Dün, kızımın sınıf öğretmeninin isteğiyle, yardımcı anne olarak okul gezisi “Brooklands müzesine” gittik.


Yolculuğumuz yarım saat, gezimiz ise dört saat sürdü.


6 yaşlarında 28 çocuğu 6’lı gruplar halinde paylaştık.


Çocukların her biri resmen başka bir yöne kaçmak isteyen civcivler gibiydiler.


Onun için 4 saatlik gezi, bir ömür sürdü desem yeridir.


Kaçma gibi bir şansın da yok, onlara örnek olmak için her şeyi en ince ayrıntısına kadar dinlemek zorundasın.


Belki de anlatılan bir konuya bu derece konsantre oluşum, beni bile hayrete düşürdüğü ender zamanlardan biriydi...


Neyse gelelim öğrendiklerim ve hatırladıklarıma;


Brooklands müzesinde;


-1819 yılında imal edilmiş bisiklet örnekleri,


-1900 yılı yapımı, dünyanın en eski araba fabrikası olan peugeot marka bir otomobil,


-135 yaşında ilk atlı otobüs,


-İlk yapılan uçakların imalat yerleri,


-Birinci ve ikinci dünya savaşında uçan uçaklar, 


-Şuanda bile 1 milyon sterlin değerindeki uçak motorlu bir araba,


-İlk 24 saatlik araba yarışlarının ve formula 1'in yapıldığı ilk yer,


-Saatte 332 km hız yapabilen dünyanın en hızlı bisikleti, 


-Bombalar...

Artık aklına ne gelirse...


Hatta o uçaklarda uçmuş, çok yaşlı ve bir o kadar da bakımlı görünen, resmen canlı tarih pilotlarla tanışma ve sohbet etme imkanı... 

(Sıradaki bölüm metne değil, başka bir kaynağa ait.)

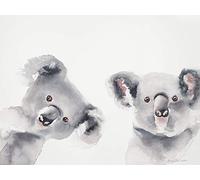 Aimee Del Valle, WDC100551, Aimee Del Valle - Les Curieux 60 x 80cm Canvas Print, Multi-Color, 60 x 80cm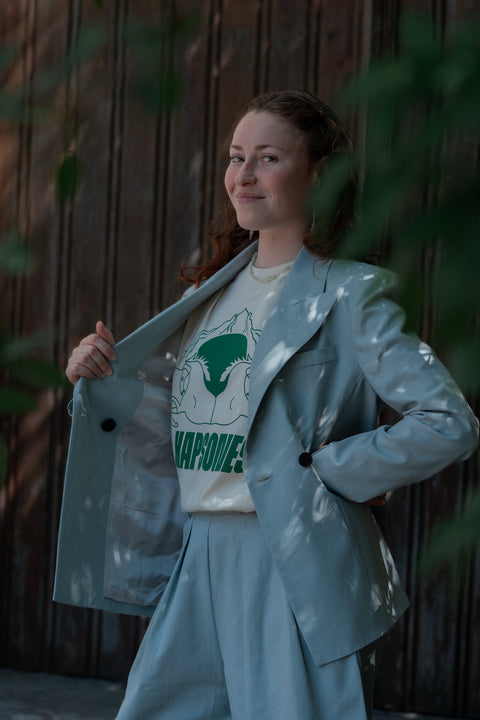 Davos misty blue blazer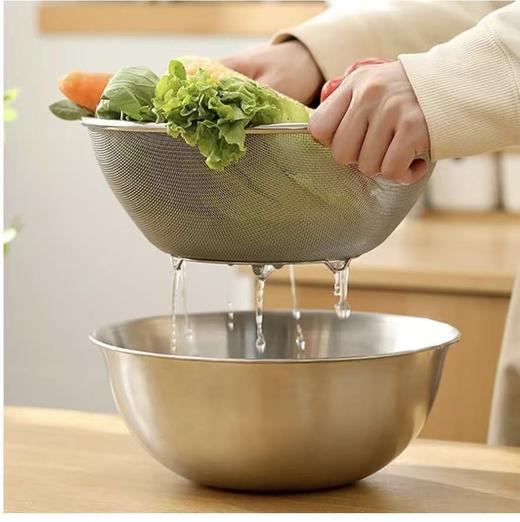 纯元！家家b备 TARHUNZ不锈钢沥水篮2件套装 ！ 商品图7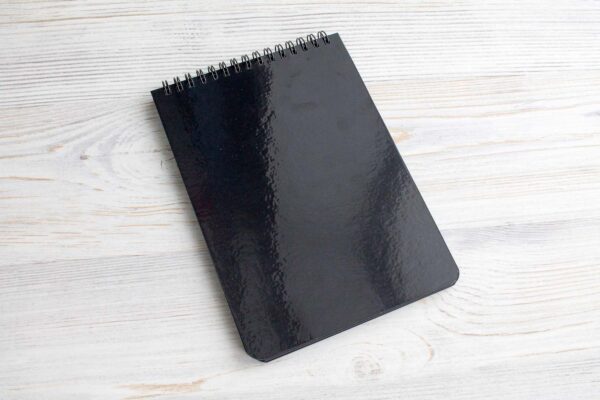 Скетчбук с черной бумагой (А5, 80 гр) - пружина сверху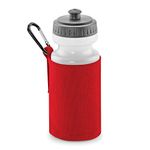 Quadra Water Bottle And Fabric Sleeve Holder (One Size) (Classic Red)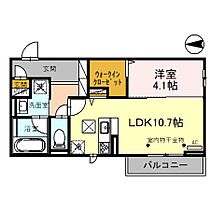 D-SOUTH 102 ｜ 栃木県下都賀郡壬生町大字壬生丁（賃貸アパート1LDK・1階・41.86㎡） その2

Bu tarih cümbüşünün içinde benim ve bir çokların en çok ilgisini çeken;


Koskoca Atlantik okyanusunu bile 3 saatte aşabilen, sesten hızlı bir uçak! 


Elbette ki “Concorde” tan bahsediyorum.


Concorde, 2000 yılında 113 kişinin hayatını kaybettiği bu  feci  kazadan 3 yıl sonra emekliye ayrıldı.

Dünyanın en şöhretli ve en hızlı yolcu uçağı ‘Concorde’, Brooklands müzesindeki restorasyonundan sonra yine bu müzede sergileniyor.


Dış yüzeyi, çok hafif ve ısıya dayanıklı titanyum maddesinden üretildiğinden, uçuş sırasında sürtünme nedeniyle uçağın boyu uçuş sırasında 7.5 cm uzuyormuş, akıl alacak gibi değil!


Bir tek gidiş biletinin bile yaklaşık 5 bin sterlin olduğu Concorde'la yolculuk edebilmek malesef sadece ünlü ve zengin kişilere mümkün olmuştu.


Bugün ise, bu görkemli uçağın içini ve dışını itina ile gezerken, 6 yaşındaki çocuklara, neden şuanda uçağın içinde olupta uçamadıklarını anlatmak zor.


Biraz da hüzünlü bir atmosferi olduğu kesin... 

Kolay mı kaç kişiye mezar olmuş bir uçağın içinde oturuyorsun...

İşte dünyada ender rastlanan bu müzeyi biraz anlatmaya çalıştım.


Gerçi Türkiye’den gelen turistlerin ilgisini çeker mi bilmem...


Londra’ya gelen birine "Brooklands müzesine mi gitmek istersiniz yoksa buranın en uygun, en ucuz alışveriş merkezlerine mi" diye sorsam sizce cevap  ne olurdu?